William Benjamin Arce Jr., a pioneering college baseball coach and legendary international ambassador for the sport with Hawaii ties, has died.
He was 90.
Arce was the founding athletic director and baseball coach at Claremont Colleges in Calif., where he had a 606-472-7 record and earned a place in the American Baseball Coaches Association Hall of Fame in 1982 and won the prestigious Lefty Gomez Award in 2001 for contributions to the college game.
Stuart Ho, a Claremont graduate, recalls, “Arce was hired around 1956 to put together a baseball team. We had at the time no gym, no locker room, and no athletic field, but CMC did own a huge piece of flat real estate across from the dorms, and that was good enough for Arce.”

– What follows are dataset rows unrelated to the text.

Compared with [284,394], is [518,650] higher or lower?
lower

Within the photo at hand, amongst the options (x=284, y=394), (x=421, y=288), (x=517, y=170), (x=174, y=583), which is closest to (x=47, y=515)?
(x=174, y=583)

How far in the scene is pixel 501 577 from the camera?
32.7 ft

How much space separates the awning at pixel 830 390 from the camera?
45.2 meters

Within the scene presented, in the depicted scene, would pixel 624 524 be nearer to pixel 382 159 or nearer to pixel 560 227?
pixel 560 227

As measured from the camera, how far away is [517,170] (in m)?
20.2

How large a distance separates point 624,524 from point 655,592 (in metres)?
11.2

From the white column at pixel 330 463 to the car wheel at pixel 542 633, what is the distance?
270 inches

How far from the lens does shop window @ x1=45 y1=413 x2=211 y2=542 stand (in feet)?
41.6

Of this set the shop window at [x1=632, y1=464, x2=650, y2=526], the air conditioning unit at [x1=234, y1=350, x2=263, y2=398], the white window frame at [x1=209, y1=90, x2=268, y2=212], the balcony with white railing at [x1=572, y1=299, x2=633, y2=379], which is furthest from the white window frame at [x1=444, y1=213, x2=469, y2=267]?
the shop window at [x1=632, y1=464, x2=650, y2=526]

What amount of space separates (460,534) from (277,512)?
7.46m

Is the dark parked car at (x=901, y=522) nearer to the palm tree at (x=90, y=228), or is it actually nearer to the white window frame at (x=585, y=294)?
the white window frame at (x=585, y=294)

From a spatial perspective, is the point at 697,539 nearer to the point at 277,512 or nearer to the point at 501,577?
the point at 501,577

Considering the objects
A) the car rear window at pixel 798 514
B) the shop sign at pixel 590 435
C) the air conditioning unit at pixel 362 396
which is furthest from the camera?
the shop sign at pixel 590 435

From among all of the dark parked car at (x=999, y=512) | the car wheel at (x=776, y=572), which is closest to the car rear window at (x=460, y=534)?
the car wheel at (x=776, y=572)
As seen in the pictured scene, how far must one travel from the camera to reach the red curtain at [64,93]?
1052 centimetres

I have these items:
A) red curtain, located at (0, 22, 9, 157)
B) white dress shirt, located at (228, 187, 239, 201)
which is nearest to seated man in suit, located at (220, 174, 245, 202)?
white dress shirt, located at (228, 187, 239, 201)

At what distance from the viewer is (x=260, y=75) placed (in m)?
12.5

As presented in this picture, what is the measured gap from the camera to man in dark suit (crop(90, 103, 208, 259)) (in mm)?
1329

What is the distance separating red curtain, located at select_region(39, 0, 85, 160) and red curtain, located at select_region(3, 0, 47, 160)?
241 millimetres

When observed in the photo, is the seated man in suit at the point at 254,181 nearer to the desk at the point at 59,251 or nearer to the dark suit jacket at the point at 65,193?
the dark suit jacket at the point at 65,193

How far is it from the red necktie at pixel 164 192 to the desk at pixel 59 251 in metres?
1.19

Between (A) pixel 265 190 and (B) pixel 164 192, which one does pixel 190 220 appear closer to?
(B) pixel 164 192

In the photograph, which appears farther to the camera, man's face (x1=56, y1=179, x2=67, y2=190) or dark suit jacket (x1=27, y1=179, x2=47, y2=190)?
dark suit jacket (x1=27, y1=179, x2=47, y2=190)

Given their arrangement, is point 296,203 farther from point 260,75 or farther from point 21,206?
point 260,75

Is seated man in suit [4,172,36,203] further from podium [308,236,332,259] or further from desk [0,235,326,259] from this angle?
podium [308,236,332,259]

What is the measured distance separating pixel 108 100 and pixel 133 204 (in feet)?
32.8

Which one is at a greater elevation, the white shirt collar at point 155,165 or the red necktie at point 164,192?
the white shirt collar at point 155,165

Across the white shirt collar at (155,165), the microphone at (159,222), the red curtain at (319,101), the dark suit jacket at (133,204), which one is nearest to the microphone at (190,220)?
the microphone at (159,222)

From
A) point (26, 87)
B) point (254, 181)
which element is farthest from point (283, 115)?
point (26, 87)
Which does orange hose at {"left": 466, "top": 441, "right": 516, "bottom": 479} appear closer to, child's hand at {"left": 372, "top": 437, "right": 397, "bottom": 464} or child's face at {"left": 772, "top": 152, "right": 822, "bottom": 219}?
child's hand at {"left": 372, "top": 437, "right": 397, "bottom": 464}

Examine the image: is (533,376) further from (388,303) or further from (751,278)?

Ho said, “… Anything CMC has today in the way of athletics started with Arce. He was a true pioneer. He was given a big, empty field and told to make something happen. Everyone on campus knew that’s all he had to work with, and that’s probably why he was so admired by generations of students. Entrepreneurship was always CMC’s mantra, and oddly Arce was proof of what the school was supposed to be about.”
Arce learned the game from his father, Bill Sr., a veteran of the Hawaii Baseball League.
A veteran of the Battle of the Bulge in World War II, Arce Jr. returned to Europe in the 1960s and ’70s to hold baseball clinics and coached national teams in the Netherlands, France and Italy, leading each of them to European Championships.
BaseballReference.com says he taught or coached the sport in 15 European countries as well as China. He also coached Team USA and founded the International Sports Group.
Businessman Duane Kurisu, a part owner of the San Francisco Giants and founder of Hawaii Winter Baseball, said, “Bill Arce was a baseball man’s baseball man, a true ambassador of the game. We could spend hours talking baseball with him and wonder where the time all went. He was a mentor and friend to so many people and you can count me as one of them.”